The government, on Friday, presented a series of measures to make it easier for third-country nationals to get work permits, attempting to address labor shortages.

Labour Minister Yiannis Panayiotou met with the heads of top employers’ organisations in Cyprus, Keve (the Cyprus Chamber of Commerce), and Oev (The Industrialist and Employers Federation).

Both Keve chief Marios Tsiakkis and Oev head Michalis Antoniou had previously raised concerns about severe labour shortages in Cyprus and had filed requests with the ministry to address the issue.

In statements after the meeting at the ministry, Panayiotou said, “Important steps have already been taken and more are planned to be implemented.”

He added that the meeting confirmed a consensus on the needs of the labor market in line with the growth of the economy.

Panayiotou said that Oev and Keve were informed in detail about the statistics and figures and expressed confidence that “with the cooperation of Oev and Keve, the business community, and the social partners, we will manage together to respond effectively to the challenges and to further strengthen the Cypriot economy for the collective good of our country.”

“It is important for all stakeholders to work together to better regulate the labor market so that, along with the rational entry of third-country nationals, it becomes more attractive for Cypriots and other European workers,” he said.

On the measures that have either been launched or have started to be implemented, the minister said that “the time taken to process applications for work permits for third-country nationals has been reduced compared to the corresponding periods in previous years, with a view to rapidly achieving the target of completing the processing of applications within one month of their submission.”

He also said that the internal application management process is being streamlined to address bureaucracy through updating the relevant forms submitted and simplifying the accompanying data.

“The start of the submission of applications for third-country national work permits for the hotel industry has been brought forward by three months, and applications have started to be submitted and examined from December 1, 2023, instead of March, as was previously the case,” he said.

In addition, Panayiotou said that a procedure for pre-approval of work permits for the replacement of asylum seekers within the prescribed limits is planned to be implemented for timely filling of the vacancies created to limit the staffing gaps that arise.

He added that the government is looking into allowing third-country nationals studying in Cyprus to work here.

He also mentioned that the conclusion of bilateral agreements with third countries on the arrival of workers in a transnational framework is underway, which will allow the development of more effective staffing, while the process for the creation of a digital platform for the electronic submission and management of applications for work permits for third-country nationals has been launched.

According to the minister, the Aliens Branch of the Labour Department has been reorganised with the strengthening of staffing and supervision mechanisms and with an emphasis on the centralised management of applications for work permits for third-country nationals, to respond more effectively to the management of labour market needs.

He added that upgraded possibilities for automated information of employers on changes in the residence status of asylum seekers are put in place to avoid registering them as employers or continuing their employment after rejection of their application for international protection, as well as to avoid employment in occupations to which they do not have access or during the period when the prescribed period of nine months has not been completed.

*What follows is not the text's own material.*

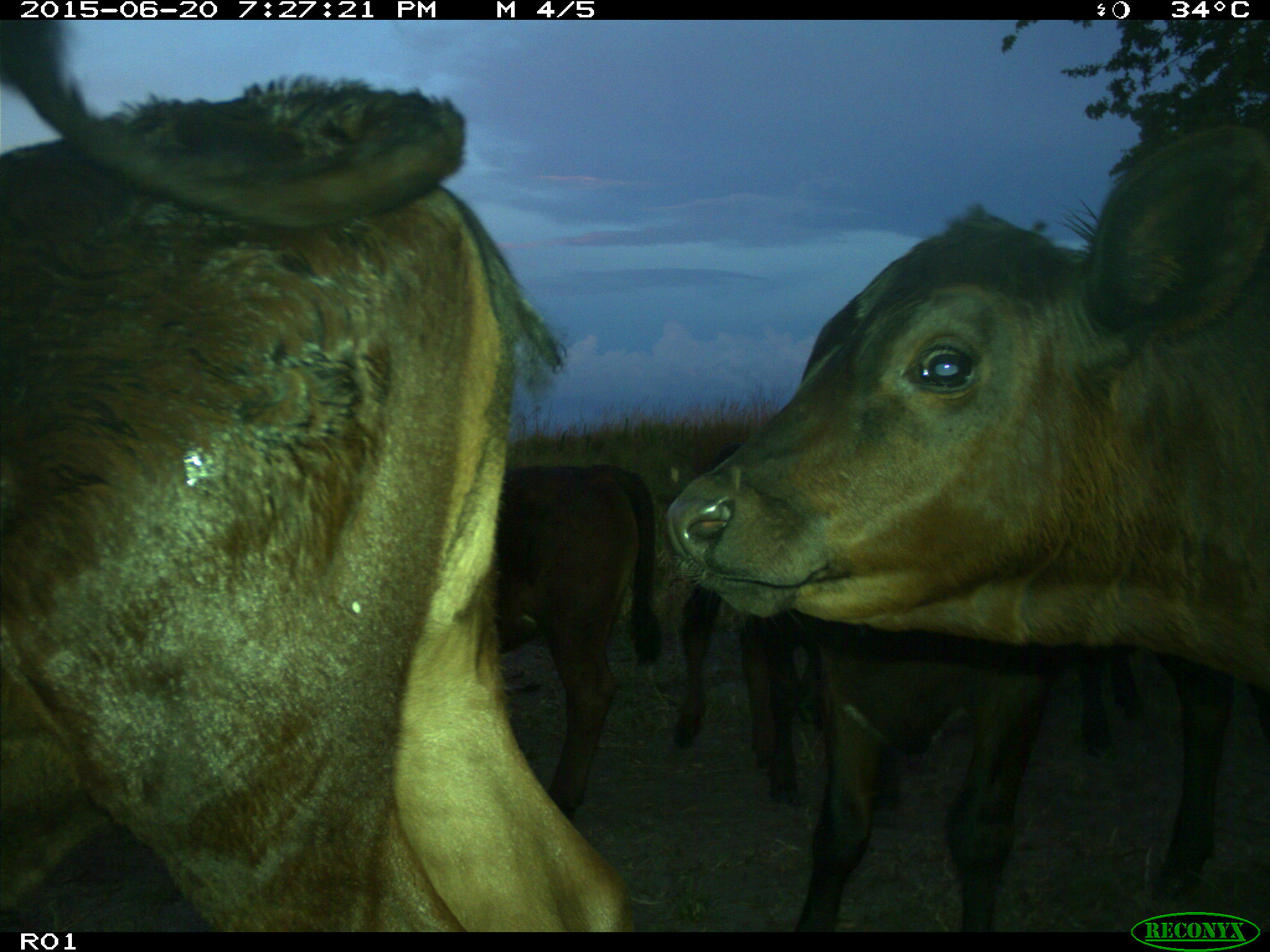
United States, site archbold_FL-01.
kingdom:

According to the minister, an updated catalogue of jobs open to third-country nationals will be made public in January.

In statements after the meeting, Antoniou said that there is good cooperation and added that the responsibility of employers’ organisations to prescribe the size of the needs is a long-standing process that is being carried out in a “convincing manner.”

He said that the planning was done many years ago and adjustments were needed, which the minister has shown can be adopted as they arise.

Antoniou said that the demographic problem creates reflexive problems in the labor market, and the participation of pure Cypriots in the market is decreasing.

“The only solution is to meet these needs with workers from third countries,” he said, referring to the need to implement decisions quickly.

Asked about the number of workers needed by the labour market and in which sectors, Keve’s Tsiakkis said that the exact numbers are not easy to determine, but there are certainly great needs in the hotel industry, which starts operating in April 2024. He added that these needs may reach 10,000 to 12,000.

Tsiakkis said that the ministry has been accepting applications since this month and has been reviewing them, and approvals have been given for some of them. He also said that too many people are needed in retail, but also in restaurants and perhaps fewer positions in the construction sector.

“There are needs across the economy, both unskilled and skilled,” he said.